Taşınmazın bulunduğu yerde genel arazi kadastrosu işlemi 1963 yılında yapılmış ve sonuçları 08.03.1966 ila 06.04.1966 tarihleri arasında ilan edilmiş ve kesinleşmiştir. Bu çalışmada çekişmeli taşınmaz tapulama dışı bırakılmış, 02.07.2004 tarihinde, 4916 sayılı Yasa ile değişik 4706 sayılı Yasa hükümlerine göre değerlendirilmek üzere aynı Yasanın 7. maddesi ve T.K.G.M."lüğünün 14.10.1996 gün ve 073/1534-1996-6 sayılı genelgesi uyarınca tescil edilmiştir.

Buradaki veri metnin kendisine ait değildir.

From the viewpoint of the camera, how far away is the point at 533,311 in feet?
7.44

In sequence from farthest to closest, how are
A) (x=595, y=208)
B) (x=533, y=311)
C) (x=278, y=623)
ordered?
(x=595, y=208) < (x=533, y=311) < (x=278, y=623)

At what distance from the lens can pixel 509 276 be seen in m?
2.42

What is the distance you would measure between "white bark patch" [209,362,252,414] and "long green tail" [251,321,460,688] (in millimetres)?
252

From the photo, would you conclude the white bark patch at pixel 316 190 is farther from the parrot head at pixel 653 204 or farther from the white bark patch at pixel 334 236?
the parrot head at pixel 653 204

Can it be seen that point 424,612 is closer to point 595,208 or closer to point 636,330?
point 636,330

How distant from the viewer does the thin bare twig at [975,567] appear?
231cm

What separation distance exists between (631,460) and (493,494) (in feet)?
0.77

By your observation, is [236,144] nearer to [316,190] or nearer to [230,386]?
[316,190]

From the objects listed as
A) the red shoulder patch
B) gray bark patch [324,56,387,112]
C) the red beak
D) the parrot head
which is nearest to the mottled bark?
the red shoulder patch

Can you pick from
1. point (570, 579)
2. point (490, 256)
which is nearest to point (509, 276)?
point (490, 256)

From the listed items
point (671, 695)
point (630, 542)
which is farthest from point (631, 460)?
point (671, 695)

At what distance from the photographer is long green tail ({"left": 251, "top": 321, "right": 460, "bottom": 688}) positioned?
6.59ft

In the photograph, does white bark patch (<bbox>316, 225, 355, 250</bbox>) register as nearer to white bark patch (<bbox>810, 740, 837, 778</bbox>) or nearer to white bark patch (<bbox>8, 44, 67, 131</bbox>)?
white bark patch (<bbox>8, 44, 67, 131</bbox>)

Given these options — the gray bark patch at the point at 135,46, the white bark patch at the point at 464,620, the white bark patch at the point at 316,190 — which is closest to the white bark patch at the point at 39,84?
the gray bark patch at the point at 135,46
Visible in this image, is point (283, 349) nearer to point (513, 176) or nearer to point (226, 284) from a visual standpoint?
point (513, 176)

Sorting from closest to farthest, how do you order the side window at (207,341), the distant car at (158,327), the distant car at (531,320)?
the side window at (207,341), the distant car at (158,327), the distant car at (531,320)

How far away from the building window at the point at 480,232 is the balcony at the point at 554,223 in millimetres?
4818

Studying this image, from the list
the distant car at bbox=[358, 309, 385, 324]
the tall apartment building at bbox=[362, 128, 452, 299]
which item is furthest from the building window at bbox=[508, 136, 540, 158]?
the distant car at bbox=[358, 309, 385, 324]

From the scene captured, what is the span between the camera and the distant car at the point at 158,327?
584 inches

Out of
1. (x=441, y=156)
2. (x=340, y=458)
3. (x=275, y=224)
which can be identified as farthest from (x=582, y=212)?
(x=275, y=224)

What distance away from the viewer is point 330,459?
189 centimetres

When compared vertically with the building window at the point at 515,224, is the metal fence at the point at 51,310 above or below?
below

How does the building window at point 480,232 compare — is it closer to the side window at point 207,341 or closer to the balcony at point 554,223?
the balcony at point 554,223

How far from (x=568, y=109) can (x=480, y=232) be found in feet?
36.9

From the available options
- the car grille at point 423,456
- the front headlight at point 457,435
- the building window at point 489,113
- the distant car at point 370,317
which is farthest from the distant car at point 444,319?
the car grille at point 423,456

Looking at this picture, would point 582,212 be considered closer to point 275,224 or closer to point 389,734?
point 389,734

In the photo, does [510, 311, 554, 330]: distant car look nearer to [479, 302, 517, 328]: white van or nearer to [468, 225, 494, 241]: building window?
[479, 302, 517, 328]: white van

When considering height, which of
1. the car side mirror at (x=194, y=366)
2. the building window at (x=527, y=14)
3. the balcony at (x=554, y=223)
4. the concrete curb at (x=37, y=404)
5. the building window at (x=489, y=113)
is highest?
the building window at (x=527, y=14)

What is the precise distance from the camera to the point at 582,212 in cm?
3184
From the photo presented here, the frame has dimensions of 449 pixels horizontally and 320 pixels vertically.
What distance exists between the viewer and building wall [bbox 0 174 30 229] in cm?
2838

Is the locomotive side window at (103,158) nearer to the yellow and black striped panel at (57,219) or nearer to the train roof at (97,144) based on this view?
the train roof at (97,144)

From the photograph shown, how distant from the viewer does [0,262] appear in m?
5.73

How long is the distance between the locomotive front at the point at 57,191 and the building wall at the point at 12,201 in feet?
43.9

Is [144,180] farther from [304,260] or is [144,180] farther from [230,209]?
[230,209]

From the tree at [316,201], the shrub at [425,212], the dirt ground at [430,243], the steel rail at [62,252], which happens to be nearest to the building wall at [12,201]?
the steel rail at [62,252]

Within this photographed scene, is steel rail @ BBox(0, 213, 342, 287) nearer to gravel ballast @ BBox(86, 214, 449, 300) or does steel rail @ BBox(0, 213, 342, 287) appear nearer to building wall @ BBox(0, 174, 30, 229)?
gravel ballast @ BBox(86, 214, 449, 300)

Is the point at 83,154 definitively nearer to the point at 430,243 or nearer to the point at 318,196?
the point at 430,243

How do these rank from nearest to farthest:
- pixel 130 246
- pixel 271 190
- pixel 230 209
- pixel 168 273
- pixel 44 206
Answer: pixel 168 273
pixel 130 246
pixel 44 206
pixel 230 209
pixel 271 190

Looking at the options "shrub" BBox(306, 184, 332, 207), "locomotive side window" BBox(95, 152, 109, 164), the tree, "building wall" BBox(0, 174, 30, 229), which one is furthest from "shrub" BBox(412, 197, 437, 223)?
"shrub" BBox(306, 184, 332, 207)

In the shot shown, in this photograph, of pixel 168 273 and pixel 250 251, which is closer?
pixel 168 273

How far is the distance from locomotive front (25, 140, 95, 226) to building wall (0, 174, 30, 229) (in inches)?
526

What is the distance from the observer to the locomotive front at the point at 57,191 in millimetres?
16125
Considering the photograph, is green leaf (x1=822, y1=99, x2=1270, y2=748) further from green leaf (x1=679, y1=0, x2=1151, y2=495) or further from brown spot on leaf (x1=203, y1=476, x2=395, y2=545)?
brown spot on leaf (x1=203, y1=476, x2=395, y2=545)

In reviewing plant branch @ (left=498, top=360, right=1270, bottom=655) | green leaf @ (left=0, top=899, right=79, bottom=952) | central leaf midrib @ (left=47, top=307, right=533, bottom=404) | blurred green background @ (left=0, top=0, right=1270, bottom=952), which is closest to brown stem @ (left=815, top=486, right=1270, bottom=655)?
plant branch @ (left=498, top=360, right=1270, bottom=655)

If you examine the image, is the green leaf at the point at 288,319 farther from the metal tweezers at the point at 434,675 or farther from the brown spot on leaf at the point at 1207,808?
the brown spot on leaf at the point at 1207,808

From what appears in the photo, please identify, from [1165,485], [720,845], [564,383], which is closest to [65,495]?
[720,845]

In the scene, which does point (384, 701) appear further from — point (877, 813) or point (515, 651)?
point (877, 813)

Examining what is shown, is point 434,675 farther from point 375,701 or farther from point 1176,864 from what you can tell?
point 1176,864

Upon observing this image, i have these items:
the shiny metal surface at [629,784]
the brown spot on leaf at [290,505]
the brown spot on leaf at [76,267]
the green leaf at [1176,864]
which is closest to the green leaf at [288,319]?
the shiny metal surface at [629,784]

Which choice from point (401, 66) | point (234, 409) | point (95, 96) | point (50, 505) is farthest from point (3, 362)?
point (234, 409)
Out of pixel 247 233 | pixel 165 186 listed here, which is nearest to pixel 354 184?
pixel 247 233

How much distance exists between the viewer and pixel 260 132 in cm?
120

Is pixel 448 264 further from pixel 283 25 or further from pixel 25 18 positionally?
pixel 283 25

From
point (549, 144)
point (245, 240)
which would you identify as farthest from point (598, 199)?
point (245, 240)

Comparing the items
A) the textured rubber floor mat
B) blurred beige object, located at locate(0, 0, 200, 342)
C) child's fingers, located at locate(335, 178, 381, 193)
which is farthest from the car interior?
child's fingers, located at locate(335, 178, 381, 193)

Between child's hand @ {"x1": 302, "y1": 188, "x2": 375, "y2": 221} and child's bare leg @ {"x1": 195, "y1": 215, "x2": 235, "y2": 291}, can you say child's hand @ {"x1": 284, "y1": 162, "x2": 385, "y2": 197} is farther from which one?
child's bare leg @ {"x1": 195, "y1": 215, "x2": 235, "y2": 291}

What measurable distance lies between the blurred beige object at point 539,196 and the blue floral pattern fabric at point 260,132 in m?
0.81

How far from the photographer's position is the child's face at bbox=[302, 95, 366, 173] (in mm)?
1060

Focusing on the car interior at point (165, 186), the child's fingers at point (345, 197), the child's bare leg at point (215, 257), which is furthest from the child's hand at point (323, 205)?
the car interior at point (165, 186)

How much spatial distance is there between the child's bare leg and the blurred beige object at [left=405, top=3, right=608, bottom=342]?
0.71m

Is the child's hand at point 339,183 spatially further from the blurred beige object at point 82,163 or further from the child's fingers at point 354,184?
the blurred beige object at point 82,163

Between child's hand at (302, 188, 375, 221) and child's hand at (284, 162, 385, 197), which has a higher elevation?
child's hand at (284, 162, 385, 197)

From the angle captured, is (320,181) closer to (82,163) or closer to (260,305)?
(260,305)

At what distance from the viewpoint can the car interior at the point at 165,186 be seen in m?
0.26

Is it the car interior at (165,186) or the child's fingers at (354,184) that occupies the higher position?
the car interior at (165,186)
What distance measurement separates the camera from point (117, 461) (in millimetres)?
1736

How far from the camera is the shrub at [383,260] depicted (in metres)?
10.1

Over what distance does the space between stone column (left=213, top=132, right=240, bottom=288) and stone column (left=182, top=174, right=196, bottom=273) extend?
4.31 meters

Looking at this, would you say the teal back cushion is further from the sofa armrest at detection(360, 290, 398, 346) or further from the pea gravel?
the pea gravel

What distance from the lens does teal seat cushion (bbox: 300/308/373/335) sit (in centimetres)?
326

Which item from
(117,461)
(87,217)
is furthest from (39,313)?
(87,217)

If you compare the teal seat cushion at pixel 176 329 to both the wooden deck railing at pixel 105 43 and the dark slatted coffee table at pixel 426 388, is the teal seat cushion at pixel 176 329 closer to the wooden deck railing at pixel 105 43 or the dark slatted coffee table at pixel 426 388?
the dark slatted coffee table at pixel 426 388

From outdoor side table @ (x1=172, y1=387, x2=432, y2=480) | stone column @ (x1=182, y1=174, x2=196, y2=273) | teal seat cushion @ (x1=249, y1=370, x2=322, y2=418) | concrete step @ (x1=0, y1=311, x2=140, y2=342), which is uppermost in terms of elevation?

İncelenen dosya kapsamına, kararın dayandığı gerekçeye ve eski tarihli memleket haritası, amenajman planı ve hava fotoğraflarının uygulanmasına dayalı araştırma inceleme ve keşif sonucu düzenlenen uzman bilirkişi raporlarıyla her ne kadar orman sınırları dışında bırakılmışsa da, çekişmeli taşınmazın öncesi itibariyle orman sayılan yerlerden olduğu, halen üzerinde az sayıda da olsa orman ağaçları bulunduğu, bu yerde 1940 yılında orman tahdidi yapıldığı,4785 sayılı Yasa hükümlerine göre devletleşen orman alanlarının sınırlandırılmasının
1981 yılında yapılmayıp, ancak 1987 yılında, her hangi bir nedenle orman sınırları dışında kalmış ormanların kadastrosu sırasında yapıldığı, çekişmeli parselin orman sayılan yerlerden olduğu halde ancak 1987 ila 1989 yıllarında yapılan işlemde orman sınırları dışında bırakılmakla kazandırıcı zamanaşımı zilyetliğine konu edilebileceği bu tarihten sonra dava tarihine kadar 20 yıllık kazandırıcı zamanaşımı zilyetliği yoluyla taşınmaz edinme koşullarının oluşmadığı belirlenerek davanın reddine karar verilmesinde isabetsizlik bulunmadığına göre, davacı gerçek kişinin yerinde görülmeyen tüm temyiz itirazlarının reddiyle usul ve yasaya uygun olan hükmün ONANMASINA, aşağıda yazılı onama harcının temyiz eden gerçek kişiye yükeltilmesine 07/02/2012 günü oybirliği ile karar verildi.